Похождения полковника Скрыбочкина - страница 10
***
В четырёх шагах от подъезда какой-то человек в захлюстанном спортивном костюме спал на газоне, мучительно присвистывая при каждом вздохе и любовно обнимая полупустую бутылку синего стекла с невнятной винной этикеткой. Пробка на бутылке отсутствовала, и та с едва уловимой, как бы издевательской медлительностью клонилась к земле. По мере обострения угла наклона содержимое бутылки капельно вытекало на заскорузлую землю. Тормоз приветливо подмигнул лежавшему ничком человеку, словно у того имелся замаскированный глаз на затылке; затем аккуратно поправил свободной ногой бутылку, чтобы поберечь будущее чужое удовольствие. И покинул газон, беззвучно шевеля губами с видом телевизионного диктора, не желающего в свободное от работы время растрачивать интересные слова бесплатным образом.
Вечер заканчивался, и небо теперь казалось совсем близким; не хватало лишь стремянки, чтобы взобраться наверх и почувствовать его тёплый мрак, где, наверное, нет ещё перенаселения и квартиры могут продаваться не только беженцам из горячих точек. Бледно-жёлтая, похожая на недозрелую алычу луна над его головой струила мягкий свет, а звёзды мерцали с непритворной ласковостью, не требуя ничего взамен. И Тормоз, пользуясь возможностью, усваивал энергию вселенной своим, в сущности, слабым и незащищённым телом. Он чувствовал себя прозрачно и невесомо. Ему казалось, что он готов оторваться от подножной тротуарной плитки – на один-два, а то, может быть, и на все десять сантиметров – и двигаться дальше по воздушной пустоте. Однако Тормоз не рискнул отрываться, чтобы не тратить усилий на непривычное. И отправился в приятную неизвестность грядущего обыкновенным пешеходным способом.
Он был весь как невозмутимая вода мелкодонного сельского пруда, на котором не случается не только заметных волнений, но даже едва приметная зыбь является большой редкостью. Машинально перебирая ногами, Тормоз шёл мимо жидкой человеческой мешанины. Мельком угадывал потайные знаки чужих судеб, просачивавшиеся сквозь вёрткие глаза прохожих, и не читал в них ничего отрицательного для себя лично, а просто возвышался над разношёрстной людской суетой, точно вековой мраморный утёс, ощущая своё отличие от нерушимого камня лишь в том, что имел возможность перемещаться на доступные расстояния. Его окружали чужие многоэтажные дома, похожие на могилы древних пещерных царей. Повсюду горели холоднокровным огнём окна и фонари. А деревья слегка раскачивались на неопределённом сквозняке, словно раскоряченные скелеты порождений стороннего разума, готовые в любой момент рухнуть на асфальт. И Тормоз, шагая своим путём, улыбался окнам, фонарям и раскоряченным скелетам, хотя не переставал держать зрение в растопыренном состоянии из привычки к безопасности и самосохранению.
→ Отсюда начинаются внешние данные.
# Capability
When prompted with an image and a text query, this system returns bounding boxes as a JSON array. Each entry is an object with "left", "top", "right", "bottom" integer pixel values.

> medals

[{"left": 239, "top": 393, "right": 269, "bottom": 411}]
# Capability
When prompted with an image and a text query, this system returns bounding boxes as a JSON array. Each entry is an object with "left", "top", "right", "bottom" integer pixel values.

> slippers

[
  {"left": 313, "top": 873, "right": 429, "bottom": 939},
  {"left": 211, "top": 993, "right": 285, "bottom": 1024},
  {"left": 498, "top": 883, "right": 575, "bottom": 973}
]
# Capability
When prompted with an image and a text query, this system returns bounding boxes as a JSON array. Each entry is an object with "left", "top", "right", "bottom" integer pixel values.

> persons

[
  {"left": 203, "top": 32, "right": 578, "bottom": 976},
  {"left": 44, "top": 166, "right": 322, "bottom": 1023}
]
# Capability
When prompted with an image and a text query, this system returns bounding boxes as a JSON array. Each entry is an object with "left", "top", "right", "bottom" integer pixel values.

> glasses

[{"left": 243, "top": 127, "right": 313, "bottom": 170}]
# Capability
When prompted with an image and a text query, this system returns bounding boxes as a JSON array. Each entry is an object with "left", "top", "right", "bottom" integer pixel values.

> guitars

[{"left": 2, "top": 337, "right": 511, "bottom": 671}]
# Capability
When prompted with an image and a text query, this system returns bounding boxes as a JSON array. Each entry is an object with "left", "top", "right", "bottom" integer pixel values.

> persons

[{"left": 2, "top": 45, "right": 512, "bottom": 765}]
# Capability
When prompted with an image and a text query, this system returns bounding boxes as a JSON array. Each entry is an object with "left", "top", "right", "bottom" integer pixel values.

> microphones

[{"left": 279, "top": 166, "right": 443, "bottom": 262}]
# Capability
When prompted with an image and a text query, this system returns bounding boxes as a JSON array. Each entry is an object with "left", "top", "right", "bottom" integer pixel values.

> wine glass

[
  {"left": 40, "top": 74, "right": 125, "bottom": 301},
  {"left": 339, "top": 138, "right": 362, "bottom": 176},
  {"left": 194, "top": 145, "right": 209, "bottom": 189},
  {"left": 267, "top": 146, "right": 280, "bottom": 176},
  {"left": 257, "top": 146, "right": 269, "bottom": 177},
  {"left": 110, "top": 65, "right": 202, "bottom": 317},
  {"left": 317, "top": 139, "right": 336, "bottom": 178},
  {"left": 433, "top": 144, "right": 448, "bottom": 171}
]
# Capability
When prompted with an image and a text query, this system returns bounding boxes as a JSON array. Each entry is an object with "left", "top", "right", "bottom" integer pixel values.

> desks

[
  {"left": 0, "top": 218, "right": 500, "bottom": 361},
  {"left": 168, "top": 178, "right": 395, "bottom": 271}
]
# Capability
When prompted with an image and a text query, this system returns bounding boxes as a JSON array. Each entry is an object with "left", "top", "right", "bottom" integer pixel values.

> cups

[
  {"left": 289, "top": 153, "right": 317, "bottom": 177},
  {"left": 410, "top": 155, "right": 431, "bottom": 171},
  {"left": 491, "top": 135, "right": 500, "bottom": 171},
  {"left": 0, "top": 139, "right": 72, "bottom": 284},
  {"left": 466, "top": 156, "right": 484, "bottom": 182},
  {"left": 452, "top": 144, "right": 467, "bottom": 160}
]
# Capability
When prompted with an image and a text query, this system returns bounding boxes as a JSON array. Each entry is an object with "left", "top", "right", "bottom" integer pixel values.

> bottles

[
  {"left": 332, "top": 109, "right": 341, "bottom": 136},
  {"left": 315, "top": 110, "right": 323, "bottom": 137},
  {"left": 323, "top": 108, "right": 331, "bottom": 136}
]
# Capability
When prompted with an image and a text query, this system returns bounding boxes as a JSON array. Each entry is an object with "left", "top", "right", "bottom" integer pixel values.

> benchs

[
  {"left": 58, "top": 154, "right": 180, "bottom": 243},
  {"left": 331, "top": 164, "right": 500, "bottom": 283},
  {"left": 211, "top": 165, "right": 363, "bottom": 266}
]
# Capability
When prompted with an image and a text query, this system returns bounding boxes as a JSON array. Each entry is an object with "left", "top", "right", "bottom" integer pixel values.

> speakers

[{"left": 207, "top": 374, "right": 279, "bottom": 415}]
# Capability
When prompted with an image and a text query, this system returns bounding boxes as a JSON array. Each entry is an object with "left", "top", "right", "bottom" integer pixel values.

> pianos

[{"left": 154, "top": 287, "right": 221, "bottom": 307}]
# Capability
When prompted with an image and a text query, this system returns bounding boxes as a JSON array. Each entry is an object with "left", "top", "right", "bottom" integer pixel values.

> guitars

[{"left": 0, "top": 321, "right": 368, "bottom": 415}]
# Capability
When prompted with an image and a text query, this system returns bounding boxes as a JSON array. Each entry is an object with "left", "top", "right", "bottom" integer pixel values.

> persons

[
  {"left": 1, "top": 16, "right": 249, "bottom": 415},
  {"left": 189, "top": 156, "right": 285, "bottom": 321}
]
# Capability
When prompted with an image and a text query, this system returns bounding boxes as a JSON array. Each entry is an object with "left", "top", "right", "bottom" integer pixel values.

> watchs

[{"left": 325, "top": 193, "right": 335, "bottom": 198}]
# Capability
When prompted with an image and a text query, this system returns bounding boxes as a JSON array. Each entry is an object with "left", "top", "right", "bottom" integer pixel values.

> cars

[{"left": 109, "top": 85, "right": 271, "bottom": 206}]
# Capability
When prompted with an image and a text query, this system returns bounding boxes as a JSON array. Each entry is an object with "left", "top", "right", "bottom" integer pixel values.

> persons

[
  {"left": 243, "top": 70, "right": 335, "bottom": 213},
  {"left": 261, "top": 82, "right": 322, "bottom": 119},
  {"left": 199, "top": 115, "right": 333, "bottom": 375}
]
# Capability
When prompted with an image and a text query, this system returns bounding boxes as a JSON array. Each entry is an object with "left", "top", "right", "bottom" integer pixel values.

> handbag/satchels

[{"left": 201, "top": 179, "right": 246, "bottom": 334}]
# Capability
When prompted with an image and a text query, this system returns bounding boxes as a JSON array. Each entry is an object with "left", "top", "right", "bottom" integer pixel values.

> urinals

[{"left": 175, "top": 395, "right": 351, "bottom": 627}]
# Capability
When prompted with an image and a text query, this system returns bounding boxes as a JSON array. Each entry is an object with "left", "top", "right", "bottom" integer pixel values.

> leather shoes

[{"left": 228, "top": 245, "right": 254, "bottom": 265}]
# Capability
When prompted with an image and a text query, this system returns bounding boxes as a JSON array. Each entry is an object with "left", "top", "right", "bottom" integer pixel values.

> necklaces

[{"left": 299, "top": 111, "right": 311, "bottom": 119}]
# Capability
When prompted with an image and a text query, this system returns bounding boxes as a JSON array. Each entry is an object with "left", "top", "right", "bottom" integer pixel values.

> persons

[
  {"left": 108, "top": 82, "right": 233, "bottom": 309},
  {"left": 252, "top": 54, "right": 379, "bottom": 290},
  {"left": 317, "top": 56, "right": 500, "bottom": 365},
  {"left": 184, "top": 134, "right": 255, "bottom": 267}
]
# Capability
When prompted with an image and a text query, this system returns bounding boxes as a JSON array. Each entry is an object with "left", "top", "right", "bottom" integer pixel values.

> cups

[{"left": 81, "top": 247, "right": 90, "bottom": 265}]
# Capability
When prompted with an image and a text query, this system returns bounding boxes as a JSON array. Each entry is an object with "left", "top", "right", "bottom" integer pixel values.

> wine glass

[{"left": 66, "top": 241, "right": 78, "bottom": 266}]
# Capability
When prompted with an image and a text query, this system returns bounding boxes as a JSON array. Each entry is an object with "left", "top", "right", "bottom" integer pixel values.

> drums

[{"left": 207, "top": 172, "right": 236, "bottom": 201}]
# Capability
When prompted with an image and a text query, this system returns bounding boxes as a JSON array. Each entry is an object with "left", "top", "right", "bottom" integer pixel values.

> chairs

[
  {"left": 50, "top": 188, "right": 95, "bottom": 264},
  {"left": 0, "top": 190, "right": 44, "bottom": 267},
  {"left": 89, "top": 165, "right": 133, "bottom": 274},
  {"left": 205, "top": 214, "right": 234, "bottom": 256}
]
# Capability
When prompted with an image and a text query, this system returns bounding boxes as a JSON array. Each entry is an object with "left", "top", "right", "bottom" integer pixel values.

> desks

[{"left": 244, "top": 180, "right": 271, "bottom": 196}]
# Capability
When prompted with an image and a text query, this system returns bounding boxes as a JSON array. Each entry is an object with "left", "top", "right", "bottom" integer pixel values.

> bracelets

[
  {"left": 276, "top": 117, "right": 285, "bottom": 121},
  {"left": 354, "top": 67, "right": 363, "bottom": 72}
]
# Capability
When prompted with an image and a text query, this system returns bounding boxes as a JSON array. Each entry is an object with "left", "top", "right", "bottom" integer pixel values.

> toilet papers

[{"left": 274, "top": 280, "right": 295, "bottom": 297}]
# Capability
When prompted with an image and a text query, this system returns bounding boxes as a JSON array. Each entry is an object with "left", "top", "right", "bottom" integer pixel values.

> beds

…Пятнадцать минут спустя он уже ехал домой в троллейбусе, сидя на месте для инвалидов и положив обе головы себе на колени. Люди вокруг старались не приближаться вплотную, чтобы не испачкать одежду кровью. Но была обычная теснота, поэтому нет-нет да и прижимался кто-нибудь плащом или юбкой, неодобрительно ворча и пихаясь локтями по сторонам. Головы Шмоналова и его супруги, разумеется, не обращали ни на кого внимания: они спали окончательным сном и видели прозрачные грёзы, наполненные прекрасной беззвучной музыкой, среди которой хотелось снова умереть и больше никогда не рождаться. Тормоза подмывало постучать костяшками пальцев по лбу аннулированного добровольного дружинника, дабы услышать хотя бы искажённое эхо этой музыки. Но он сдерживался, понимая, что осуществить своё желание ему будет гораздо удобнее дома, вдали от чужих глаз и ушей.